The company, which owns the Fabiani and Charles & Keith fashion brands in South Africa, joins retailers such as Carrefour, Shoprite, Walmart’s Massmart and Truworths International in expanding in Africa. The continent has a rising middle class that may number 300-million people and an economy set to grow at three times the pace of the US next year. South Africa’s Reserve Bank has forecast an expansion of 2% for this year, the slowest since the 2009 recession.
Foschini planned to open five or six new stores in Zambia and four in Ghana, chief financial officer Ronnie Stein said this week. The retailer would open 42 new stores in the rest of the continent in fiscal 2015 and 38 in fiscal 2016.
Further, Foschini planned to add to its two recently opened stores in Nigeria as more shopping centres were built in the nation of about 160-million people. “That will take us to 205 stores by the end of 2016 when our turnover from the rest of Africa will be R1bn,” Mr Stein said.
“We always start with two stores in a country. Once we’re happy with the environment, the logistics, the legal side, the tax side, the staffing side, then we roll out.”
South African retail sales rose at the slowest pace in nine months in June as rising joblessness weighed on spending. South Africans with impaired credit records rose by 189,000 to 9.53-million in the first quarter, the National Credit Regulator said in June.
About 40% of Foschini’s sales in fiscal 2013 were done with cash, while the balance was done on credit using the retailer’s store cards.

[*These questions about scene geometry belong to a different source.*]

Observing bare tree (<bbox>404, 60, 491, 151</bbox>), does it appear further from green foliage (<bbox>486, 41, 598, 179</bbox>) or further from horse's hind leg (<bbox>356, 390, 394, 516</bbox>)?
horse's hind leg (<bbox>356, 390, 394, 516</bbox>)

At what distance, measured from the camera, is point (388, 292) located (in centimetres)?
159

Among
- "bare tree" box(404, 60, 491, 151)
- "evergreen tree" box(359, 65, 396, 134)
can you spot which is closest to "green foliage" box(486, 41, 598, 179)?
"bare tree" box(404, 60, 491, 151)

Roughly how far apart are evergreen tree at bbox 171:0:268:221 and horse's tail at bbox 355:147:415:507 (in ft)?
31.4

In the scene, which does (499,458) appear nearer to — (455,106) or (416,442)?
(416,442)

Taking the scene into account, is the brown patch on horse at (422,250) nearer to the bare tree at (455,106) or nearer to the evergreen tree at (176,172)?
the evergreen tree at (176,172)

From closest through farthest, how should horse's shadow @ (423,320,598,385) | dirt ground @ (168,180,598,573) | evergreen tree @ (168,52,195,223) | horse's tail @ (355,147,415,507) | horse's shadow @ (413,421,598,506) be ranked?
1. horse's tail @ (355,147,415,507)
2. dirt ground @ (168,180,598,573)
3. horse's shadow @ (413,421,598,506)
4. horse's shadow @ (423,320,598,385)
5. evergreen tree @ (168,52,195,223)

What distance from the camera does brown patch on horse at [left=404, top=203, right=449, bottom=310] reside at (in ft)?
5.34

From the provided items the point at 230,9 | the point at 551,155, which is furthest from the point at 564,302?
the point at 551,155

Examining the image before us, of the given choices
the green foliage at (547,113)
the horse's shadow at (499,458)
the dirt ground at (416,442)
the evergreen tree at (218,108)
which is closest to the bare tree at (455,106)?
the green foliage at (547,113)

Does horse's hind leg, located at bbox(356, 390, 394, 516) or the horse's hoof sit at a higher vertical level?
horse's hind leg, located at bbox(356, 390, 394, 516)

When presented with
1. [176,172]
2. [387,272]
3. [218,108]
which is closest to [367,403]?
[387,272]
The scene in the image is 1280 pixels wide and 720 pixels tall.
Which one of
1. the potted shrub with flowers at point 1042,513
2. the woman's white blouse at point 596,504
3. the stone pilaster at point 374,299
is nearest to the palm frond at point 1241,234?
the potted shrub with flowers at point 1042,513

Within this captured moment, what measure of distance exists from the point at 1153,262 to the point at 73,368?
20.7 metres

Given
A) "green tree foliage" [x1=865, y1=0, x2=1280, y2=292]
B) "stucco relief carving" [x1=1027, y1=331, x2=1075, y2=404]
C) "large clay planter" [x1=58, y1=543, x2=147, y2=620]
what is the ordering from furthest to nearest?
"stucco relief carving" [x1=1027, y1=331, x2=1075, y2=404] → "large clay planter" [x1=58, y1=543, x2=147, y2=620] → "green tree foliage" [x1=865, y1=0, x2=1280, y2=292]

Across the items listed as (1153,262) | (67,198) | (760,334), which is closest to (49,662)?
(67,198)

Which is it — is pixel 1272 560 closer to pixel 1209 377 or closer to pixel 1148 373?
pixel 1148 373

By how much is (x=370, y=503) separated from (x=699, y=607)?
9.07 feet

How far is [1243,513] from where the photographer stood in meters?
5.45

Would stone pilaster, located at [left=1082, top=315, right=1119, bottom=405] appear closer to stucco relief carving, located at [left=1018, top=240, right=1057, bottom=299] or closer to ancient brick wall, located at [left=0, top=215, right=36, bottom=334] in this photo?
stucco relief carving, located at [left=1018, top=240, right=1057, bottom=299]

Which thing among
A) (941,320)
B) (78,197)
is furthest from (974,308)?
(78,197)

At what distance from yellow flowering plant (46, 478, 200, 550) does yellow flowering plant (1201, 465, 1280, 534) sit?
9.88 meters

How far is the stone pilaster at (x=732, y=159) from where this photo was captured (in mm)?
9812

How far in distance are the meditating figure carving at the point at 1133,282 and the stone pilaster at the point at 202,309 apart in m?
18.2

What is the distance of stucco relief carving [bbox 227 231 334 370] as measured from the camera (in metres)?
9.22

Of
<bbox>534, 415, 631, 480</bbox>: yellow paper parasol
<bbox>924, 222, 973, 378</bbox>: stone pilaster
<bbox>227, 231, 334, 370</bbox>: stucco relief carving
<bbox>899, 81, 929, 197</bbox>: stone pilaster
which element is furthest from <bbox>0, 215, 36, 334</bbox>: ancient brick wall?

Retailers “all recognise the need to expand outside South Africa, because South Africa is becoming competitive”, said Roger Tejwani, a retail analyst at NOAH Capital Markets who has a hold recommendation on Foschini. “It’s becoming overtraded.”
The stock has lost 29% this year, compared with an 18% decline for the 11-member FTSE/JSE Africa general retailers index.
Foschini’s sales would probably grow 10% for fiscal 2014, Mr Stein said. That compares with a median estimate of R14.28bn (10.7%) of eight analysts in a Bloomberg survey.
Mr Stein said trading conditions in the first three months to end-June were “tough” whereas last month was “pretty good”. Fluctuations in the rand might affect price increases on Foschini’s merchandise.
Foschini’s internal product inflation for the fiscal year to end-March was 5%. That compares with a 6.3% increase in consumer price inflation in July, according to Statistics South Africa.
“If the rand remains at the 10-ish level, the inflation for summer would likely be in the region of 7%, which is less than the devaluation in the rand,” Mr Stein said.